## Task description
According to the news report below on the bodies found burned near the US border, how many bullets were fired into the vehicle where the bodies were found?

## Extracted text
————

Mexico Identifies Four Of 19 Bodies Found Burned Near US Border
Mexico has identified at least four of the 19 bodies found shot and burnt near the US border, prosecutors said Saturday.
Two Guatemalans -- believed to be migrants -- and two Mexicans were identified by their DNA after authorities discovered the bodies on January 22, the prosecutor's office in the northern state of Tamaulipas said in a statement.
It said members of the Interior Ministry's national search commission had been added to the investigation for "greater transparency", in collaboration with the foreign ministry and the Guatemalan embassy in Mexico.
"It was determined that 16 correspond to the male sex, one to the female sex, and two are pending clarification" due to the severity of the burning, the prosecutors said.
A team of forensics experts, dentists, geneticists and criminology specialists has been formed to identify the victims.
Residents of the Guatemalan town of Comitancillo suspect at least a dozen of the victims are their relatives, according to authorities in the Central American country.
Authorities in Tamaulipas, who worked with the neighbouring state of Nuevo Leon, established that 113 bullets were fired into a vehicle where the bodies were found.
Tamaulipas, on the coast of the Gulf of Mexico, is the shortest route to the United States from Guatemala, but it is dangerous because of the presence of gangs that kidnap, extort, and murder migrants.

————

## Data for review
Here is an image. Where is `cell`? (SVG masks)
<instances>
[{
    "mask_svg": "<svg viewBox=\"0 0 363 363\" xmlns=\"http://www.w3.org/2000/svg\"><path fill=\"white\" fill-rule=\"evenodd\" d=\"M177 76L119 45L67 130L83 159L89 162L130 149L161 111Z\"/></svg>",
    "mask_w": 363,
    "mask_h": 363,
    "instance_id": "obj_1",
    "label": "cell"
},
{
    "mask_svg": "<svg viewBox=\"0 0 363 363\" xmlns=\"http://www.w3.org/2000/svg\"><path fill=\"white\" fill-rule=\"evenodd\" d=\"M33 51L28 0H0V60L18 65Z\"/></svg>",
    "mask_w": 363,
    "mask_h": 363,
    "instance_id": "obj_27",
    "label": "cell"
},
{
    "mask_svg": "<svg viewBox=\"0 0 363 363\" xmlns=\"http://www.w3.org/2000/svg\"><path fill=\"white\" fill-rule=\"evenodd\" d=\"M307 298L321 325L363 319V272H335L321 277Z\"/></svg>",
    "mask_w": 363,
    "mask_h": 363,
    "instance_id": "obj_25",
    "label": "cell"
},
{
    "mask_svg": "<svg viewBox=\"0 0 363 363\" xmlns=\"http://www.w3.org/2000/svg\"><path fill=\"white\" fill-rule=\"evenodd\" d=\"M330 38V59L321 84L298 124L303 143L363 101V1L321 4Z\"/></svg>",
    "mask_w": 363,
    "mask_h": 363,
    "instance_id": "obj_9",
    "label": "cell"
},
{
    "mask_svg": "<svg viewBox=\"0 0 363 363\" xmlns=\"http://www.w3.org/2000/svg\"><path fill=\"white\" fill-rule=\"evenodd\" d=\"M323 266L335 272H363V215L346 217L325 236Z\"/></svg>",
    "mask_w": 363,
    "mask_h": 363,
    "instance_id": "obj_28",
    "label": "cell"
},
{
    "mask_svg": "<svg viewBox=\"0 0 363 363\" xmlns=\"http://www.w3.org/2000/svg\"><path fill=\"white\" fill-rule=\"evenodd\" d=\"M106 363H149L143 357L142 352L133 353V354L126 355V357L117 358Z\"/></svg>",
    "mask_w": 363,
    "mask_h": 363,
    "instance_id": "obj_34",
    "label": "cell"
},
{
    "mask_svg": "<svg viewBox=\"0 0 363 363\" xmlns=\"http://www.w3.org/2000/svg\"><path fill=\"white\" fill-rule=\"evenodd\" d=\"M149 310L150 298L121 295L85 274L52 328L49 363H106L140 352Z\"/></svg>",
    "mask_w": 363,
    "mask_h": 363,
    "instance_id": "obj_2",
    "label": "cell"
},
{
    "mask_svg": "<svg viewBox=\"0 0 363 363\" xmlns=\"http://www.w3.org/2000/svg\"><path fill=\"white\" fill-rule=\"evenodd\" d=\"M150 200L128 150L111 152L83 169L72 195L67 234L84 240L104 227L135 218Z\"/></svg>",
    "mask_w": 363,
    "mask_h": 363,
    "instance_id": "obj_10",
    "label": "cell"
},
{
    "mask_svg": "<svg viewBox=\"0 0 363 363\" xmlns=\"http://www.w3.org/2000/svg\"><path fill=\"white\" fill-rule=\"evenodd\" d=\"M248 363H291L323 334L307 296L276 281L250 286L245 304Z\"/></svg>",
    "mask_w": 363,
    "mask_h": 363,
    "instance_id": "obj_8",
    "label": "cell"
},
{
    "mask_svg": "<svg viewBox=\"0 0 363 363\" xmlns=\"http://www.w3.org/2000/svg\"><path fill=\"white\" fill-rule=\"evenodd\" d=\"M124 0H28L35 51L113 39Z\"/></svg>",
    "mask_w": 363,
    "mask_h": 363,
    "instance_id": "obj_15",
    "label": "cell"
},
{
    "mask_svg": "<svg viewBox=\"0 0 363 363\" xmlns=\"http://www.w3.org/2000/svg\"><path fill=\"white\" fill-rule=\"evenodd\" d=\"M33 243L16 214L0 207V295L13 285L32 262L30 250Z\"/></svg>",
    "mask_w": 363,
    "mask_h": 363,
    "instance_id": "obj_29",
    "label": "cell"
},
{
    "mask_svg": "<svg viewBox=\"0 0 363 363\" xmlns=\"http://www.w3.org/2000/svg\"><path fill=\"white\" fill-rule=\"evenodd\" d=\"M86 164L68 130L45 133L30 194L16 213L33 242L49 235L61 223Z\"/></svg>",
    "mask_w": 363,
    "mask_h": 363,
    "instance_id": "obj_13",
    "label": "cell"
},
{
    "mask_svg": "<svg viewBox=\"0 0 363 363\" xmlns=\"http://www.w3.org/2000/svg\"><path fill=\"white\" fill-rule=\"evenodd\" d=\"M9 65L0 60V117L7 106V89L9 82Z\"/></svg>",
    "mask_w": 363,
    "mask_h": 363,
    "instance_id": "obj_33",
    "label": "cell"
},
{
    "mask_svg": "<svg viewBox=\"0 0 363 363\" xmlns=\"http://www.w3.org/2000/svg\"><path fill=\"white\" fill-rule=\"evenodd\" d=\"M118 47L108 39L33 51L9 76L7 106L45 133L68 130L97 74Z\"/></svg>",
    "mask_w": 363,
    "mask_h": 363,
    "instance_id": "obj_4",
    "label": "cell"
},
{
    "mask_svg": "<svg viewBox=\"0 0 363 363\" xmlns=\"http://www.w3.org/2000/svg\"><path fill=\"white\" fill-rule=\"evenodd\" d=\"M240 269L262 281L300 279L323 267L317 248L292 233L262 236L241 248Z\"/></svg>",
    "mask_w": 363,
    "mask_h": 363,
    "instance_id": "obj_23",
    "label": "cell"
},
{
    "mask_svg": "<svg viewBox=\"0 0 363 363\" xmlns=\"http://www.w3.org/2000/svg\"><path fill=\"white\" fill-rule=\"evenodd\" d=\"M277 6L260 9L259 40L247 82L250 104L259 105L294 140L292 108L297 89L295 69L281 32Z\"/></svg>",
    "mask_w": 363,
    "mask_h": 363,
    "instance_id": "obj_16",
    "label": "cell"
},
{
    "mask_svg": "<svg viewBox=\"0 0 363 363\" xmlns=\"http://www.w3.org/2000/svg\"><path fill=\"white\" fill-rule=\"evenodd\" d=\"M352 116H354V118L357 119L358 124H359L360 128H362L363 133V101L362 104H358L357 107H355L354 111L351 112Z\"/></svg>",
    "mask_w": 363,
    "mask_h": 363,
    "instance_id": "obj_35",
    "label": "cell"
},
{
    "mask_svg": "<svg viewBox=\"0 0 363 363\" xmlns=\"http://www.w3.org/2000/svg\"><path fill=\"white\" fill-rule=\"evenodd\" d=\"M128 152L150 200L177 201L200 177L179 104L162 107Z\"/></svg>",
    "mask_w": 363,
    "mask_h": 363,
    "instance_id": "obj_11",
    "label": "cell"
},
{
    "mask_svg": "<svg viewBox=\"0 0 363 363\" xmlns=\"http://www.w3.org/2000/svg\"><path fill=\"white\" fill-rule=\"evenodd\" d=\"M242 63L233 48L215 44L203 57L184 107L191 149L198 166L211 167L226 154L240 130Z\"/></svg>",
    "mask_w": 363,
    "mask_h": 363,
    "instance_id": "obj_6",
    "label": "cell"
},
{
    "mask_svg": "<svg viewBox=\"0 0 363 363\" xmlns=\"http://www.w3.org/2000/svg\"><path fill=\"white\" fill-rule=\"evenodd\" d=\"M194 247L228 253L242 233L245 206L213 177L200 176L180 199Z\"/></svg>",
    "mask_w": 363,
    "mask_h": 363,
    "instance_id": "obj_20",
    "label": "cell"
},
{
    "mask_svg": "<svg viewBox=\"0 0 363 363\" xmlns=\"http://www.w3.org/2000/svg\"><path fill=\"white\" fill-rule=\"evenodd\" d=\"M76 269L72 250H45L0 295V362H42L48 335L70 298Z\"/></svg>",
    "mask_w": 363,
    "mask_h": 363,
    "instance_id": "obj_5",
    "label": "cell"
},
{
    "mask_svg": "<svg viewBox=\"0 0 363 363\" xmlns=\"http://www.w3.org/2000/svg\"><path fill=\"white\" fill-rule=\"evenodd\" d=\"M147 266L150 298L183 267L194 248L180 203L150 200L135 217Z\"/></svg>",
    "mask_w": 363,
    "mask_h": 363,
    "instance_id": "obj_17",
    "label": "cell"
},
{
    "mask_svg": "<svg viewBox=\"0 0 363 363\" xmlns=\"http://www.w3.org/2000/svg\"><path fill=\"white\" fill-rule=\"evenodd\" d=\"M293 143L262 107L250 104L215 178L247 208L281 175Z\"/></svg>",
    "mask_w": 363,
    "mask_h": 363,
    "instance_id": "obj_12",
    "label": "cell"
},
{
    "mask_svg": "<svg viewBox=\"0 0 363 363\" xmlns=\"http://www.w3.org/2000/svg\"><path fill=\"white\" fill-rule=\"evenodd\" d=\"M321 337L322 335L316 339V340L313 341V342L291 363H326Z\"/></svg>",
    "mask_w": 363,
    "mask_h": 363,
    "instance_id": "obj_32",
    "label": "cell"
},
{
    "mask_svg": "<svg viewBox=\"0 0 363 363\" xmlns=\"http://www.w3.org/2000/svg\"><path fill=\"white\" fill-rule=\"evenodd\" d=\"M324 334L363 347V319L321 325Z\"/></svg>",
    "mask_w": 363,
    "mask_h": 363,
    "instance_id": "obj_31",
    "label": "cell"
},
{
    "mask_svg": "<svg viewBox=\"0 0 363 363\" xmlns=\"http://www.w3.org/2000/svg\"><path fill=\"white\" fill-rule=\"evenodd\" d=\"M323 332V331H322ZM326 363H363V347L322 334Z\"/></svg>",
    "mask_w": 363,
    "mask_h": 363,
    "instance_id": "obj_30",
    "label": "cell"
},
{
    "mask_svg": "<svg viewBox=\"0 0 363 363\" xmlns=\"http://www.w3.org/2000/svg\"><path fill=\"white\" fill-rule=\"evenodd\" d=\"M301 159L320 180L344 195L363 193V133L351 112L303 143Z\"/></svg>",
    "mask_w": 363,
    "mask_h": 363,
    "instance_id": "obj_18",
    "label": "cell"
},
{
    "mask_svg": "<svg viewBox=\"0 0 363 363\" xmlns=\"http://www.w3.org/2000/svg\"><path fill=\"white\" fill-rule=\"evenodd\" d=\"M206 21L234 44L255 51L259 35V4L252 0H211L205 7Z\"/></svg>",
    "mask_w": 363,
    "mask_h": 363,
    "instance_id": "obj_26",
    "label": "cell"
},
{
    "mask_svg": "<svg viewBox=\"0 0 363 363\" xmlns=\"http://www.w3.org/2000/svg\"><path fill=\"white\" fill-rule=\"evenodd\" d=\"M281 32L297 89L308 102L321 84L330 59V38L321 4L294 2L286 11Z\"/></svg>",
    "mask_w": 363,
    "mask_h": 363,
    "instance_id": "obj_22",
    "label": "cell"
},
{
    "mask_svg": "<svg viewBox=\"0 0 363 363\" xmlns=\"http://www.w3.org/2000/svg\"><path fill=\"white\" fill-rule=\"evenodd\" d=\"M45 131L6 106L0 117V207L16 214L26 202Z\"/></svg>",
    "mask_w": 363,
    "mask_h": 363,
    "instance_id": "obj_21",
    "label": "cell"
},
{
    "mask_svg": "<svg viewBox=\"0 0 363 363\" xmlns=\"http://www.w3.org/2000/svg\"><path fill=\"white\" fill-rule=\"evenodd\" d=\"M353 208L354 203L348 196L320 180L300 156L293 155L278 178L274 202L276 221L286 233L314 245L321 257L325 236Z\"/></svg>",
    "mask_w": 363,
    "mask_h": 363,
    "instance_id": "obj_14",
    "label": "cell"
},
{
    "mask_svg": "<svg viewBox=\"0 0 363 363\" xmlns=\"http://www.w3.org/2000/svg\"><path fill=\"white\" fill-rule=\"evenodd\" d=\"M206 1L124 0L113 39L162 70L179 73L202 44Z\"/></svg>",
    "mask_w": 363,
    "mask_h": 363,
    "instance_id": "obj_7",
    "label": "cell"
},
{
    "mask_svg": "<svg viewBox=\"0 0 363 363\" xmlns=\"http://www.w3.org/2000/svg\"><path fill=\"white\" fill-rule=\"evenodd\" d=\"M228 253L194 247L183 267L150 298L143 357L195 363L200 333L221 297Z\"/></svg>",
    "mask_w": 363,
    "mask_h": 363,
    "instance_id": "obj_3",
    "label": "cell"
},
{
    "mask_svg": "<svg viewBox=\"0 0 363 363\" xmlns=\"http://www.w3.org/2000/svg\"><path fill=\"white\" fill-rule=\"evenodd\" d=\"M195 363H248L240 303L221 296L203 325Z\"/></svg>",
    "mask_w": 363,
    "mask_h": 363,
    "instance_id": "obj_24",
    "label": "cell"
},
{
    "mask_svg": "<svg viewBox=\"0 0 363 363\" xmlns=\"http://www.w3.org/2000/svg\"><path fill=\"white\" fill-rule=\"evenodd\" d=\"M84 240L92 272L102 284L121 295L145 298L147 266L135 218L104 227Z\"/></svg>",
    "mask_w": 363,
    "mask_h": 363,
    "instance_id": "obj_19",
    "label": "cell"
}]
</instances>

————

## Worked solution
113 bullets